Parts of the exercise:
1 - Using the festival preview excerpt, answer each question: (a) Which dates does the festival's first week cover? (b) How many features does the writer say to avoid outright? (c) Which film is described as having a "joy-free staleness"?
2 - Duplicate the passage of the festival preview excerpt running from "The TIG SIFF" up to and including "(May 16-22). You’re welcome.".
3 - State whether each claim agrees with the festival preview excerpt, answering yes or no and quoting the words that decide it: (a) The writer lists ten features worth queuing up for. (b) Among the SIFF 2014 films the writer has seen, the stinkers outnumber the gems. (c) Eight films fall into the cautiously optimistic/pessimistic group.

Excerpt to read:
══════
The TIG SIFF staff will be here for the duration to help you make sense of the typically mammoth schedule, and as in years past I’ll bring you a roundup of brief capsule previews for films to be screened the coming festival week. I’m happy to report that, so far, the joy-free staleness of Jimi isn’t at all the deal for upcoming offerings. (Many of them, anyway.) In fact, of the SIFF 2014 films I’ve seen to date, the shining gems far outnumber the out-and-out stinkers.

Here are ten features to queue up for, one to avoid outright (yes, only one so far!), and six to be cautiously optimistic/pessimistic about, all screening at some point during the festival’s first week (May 16-22). You’re welcome.
══════
Information given:
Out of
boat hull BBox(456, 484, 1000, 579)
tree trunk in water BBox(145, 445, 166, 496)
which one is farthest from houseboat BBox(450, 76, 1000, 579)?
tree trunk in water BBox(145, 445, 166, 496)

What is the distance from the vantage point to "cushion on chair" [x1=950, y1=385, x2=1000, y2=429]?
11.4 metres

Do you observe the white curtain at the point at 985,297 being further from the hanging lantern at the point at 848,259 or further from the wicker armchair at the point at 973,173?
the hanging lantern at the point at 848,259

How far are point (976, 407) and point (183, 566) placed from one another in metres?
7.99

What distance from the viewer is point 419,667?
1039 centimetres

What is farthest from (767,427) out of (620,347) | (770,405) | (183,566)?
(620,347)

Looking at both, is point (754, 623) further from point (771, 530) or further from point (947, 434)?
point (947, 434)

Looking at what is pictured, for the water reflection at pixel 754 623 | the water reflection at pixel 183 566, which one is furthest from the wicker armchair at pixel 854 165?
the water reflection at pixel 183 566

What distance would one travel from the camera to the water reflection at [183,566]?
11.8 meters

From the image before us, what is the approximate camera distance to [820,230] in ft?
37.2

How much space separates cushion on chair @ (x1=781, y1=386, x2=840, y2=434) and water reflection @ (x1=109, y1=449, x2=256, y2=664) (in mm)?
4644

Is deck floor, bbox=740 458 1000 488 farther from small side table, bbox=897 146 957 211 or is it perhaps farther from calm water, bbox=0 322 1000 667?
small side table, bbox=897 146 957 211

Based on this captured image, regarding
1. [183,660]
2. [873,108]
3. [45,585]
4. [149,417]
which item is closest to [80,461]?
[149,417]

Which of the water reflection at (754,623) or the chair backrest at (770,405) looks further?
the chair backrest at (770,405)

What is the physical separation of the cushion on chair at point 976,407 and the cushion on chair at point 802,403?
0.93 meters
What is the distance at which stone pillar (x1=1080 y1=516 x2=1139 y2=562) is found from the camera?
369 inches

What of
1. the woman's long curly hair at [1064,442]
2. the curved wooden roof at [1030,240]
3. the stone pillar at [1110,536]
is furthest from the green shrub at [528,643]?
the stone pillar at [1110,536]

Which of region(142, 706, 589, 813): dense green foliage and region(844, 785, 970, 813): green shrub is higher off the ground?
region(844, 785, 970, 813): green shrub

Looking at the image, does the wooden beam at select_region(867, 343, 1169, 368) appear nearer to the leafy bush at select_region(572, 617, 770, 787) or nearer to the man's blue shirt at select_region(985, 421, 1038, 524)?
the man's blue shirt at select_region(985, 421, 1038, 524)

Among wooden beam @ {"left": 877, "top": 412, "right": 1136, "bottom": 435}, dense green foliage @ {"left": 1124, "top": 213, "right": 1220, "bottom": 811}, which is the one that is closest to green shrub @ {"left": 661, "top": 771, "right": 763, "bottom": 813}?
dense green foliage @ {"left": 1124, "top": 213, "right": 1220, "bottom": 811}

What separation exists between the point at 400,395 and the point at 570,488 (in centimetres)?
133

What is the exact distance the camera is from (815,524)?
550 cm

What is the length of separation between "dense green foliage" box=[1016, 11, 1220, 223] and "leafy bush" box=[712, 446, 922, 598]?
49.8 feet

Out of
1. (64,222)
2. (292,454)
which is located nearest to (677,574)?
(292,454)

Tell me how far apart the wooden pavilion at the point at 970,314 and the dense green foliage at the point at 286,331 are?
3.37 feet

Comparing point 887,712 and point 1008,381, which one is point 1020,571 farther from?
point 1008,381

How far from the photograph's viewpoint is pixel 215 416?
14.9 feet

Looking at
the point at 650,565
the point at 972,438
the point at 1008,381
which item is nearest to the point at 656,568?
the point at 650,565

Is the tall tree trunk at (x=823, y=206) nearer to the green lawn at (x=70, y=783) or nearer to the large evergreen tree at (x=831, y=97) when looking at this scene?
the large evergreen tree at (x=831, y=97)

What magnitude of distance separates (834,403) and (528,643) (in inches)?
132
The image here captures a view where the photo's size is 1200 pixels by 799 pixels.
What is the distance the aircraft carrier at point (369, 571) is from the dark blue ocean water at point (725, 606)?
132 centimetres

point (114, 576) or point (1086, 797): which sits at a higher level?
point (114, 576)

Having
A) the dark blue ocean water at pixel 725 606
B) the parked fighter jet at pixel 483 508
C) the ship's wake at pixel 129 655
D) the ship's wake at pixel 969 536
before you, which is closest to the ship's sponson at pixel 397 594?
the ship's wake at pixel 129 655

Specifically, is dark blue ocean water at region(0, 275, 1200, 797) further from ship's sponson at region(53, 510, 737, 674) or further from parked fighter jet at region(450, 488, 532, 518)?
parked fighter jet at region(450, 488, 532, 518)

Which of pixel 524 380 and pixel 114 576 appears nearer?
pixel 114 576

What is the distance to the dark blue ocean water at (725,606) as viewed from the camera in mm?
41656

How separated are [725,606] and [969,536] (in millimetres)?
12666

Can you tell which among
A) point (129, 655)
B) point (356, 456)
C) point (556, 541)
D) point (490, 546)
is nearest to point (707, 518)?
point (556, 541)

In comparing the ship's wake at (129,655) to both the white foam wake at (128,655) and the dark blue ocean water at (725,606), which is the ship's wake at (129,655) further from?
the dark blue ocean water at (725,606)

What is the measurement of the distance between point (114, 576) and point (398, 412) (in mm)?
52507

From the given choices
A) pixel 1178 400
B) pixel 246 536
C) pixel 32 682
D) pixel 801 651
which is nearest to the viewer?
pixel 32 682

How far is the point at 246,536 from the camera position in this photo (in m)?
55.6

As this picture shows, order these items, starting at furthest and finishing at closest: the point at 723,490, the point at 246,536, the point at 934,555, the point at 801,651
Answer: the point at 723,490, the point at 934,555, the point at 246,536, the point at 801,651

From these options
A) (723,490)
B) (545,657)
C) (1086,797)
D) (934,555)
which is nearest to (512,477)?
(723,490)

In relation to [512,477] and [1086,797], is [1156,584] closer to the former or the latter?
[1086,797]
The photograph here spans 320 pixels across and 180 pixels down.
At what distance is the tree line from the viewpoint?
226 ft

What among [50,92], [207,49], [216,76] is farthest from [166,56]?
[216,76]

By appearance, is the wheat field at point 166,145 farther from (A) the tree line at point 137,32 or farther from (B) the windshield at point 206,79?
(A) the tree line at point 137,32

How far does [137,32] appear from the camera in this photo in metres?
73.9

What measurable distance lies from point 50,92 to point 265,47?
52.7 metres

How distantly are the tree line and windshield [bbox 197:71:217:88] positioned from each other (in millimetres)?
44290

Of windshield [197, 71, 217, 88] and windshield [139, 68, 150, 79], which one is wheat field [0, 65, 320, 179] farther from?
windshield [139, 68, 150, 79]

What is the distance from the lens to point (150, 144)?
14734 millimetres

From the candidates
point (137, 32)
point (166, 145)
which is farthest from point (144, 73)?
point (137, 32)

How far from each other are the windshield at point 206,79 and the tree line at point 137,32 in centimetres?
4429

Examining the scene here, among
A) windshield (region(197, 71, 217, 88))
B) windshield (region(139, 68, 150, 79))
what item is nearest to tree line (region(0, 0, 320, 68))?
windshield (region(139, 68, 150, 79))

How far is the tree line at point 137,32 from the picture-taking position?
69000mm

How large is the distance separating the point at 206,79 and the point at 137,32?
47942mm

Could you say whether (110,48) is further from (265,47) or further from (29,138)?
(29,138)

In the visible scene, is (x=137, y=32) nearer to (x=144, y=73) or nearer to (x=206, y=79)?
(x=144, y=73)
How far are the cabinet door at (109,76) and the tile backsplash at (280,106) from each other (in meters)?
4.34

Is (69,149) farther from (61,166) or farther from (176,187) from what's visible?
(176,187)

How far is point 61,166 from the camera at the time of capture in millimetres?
══════
Answer set:
1 -
(a) May 16-22
(b) One
(c) Jimi

2 -
The TIG SIFF staff will be here for the duration to help you make sense of the typically mammoth schedule, and as in years past I’ll bring you a roundup of brief capsule previews for films to be screened the coming festival week. I’m happy to report that, so far, the joy-free staleness of Jimi isn’t at all the deal for upcoming offerings. (Many of them, anyway.) In fact, of the SIFF 2014 films I’ve seen to date, the shining gems far outnumber the out-and-out stinkers.

Here are ten features to queue up for, one to avoid outright (yes, only one so far!), and six to be cautiously optimistic/pessimistic about, all screening at some point during the festival’s first week (May 16-22). You’re welcome.

3 -
(a) Yes: "Here are ten features to queue up for"
(b) No: "the shining gems far outnumber the out-and-out stinkers"
(c) No: "six to be cautiously optimistic/pessimistic about"